DOLOMITIZATION OF A TRIASSIC ATOLL IN A NOVEL SEAFLOOR FLUID FLOW SYSTEM BY REACTION OF LIMESTONE WITH DIFFUSE EFFLUENT, LATEMAR CARBONATE BUILDUP, DOLOMITES, NORTHERN ITALY

Massive dolomite (Dol) typically forms at depth and elevated T through replacement of limestone (Ls) by its reaction with flowing dolomitizing fluid.  Our study addresses questions about the flow geometry, dolomitizing fluid, and flow mechanism involved in one instance of dolomitization.  Dolomitization in the study area was arrested with both Dol and Ls well-exposed in 3D. A sharp interface between unreacted Ls and completely reacted Dol indicates that Dol formed by the disequilibrium flow mechanism.  The distribution of Dol was mapped on km- to m-scales and directly images an orthogonal lattice of interconnected vertical and bedding-parallel fluid flow channels.

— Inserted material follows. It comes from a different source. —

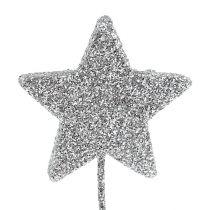 Stella glitterata argento 4cm su filo 60pz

The ⁸⁷Sr/⁸⁶Sr of Latemar Dol is 0.7076-0.7079, and fluid inclusions have salinities of 3.6-5.1 wt % NaCl equivalent [1], implying that seawater (SW) or SW-derived fluid was the dolomitizing fluid. Dol has δ¹⁸O = 21.5-27.4‰ (VSMOW), corresponding to T = 52-88°C (assuming equilibration with fluid of δ¹⁸O = 0).  Electron microprobe and LA-ICPMS data for the Dol show enrichment in Fe (1,626-19,000 ppm), Mn (66-431 ppm), and Zn (1.7-16 ppm) relative to unreacted Ls. The concentration of Fe in Dol displays a positive linear correlation with that of Mn and Zn but not Cu. On the basis of these data, we suggest a dolomitizing fluid, analogous to diffuse effluent (DE) at mid-ocean ridges, that was a mixture of SW and hydrothermal fluid produced by reaction between SW and the adjacent Predazzo igneous complex that was active during dolomitization. Up to 15 concentric oscillatory zones of trace element concentration are visible in single Dol grains with backscatter electron and CL imaging. The zoning, the distribution of Dol in the field, and δ¹⁸O_Dol variability at the outcrop scale (23-27.4‰) indicate that fluid flow occurred in multiple, spatially restricted pulses.

The amount of Dol is a function of the time-integrated fluid flux, q, which can be estimated using the spatial extent of dolomitization in the field and the Ca/Mg of the dolomitizing fluid.  Assuming DE as the dolomitizing fluid, a geothermal gradient of 100°C/km, an input fluid at T=150°C, and 1 km of Dol along the flow path, q = (3.8-5.4)·10⁷ cm³ fluid/cm² rock. Results justify the interpretation of δ¹⁸O_Dol in terms of T of formation.

[1] Wilson, E. N. et al., (1990). Am. J. Sci., 290, 741-796.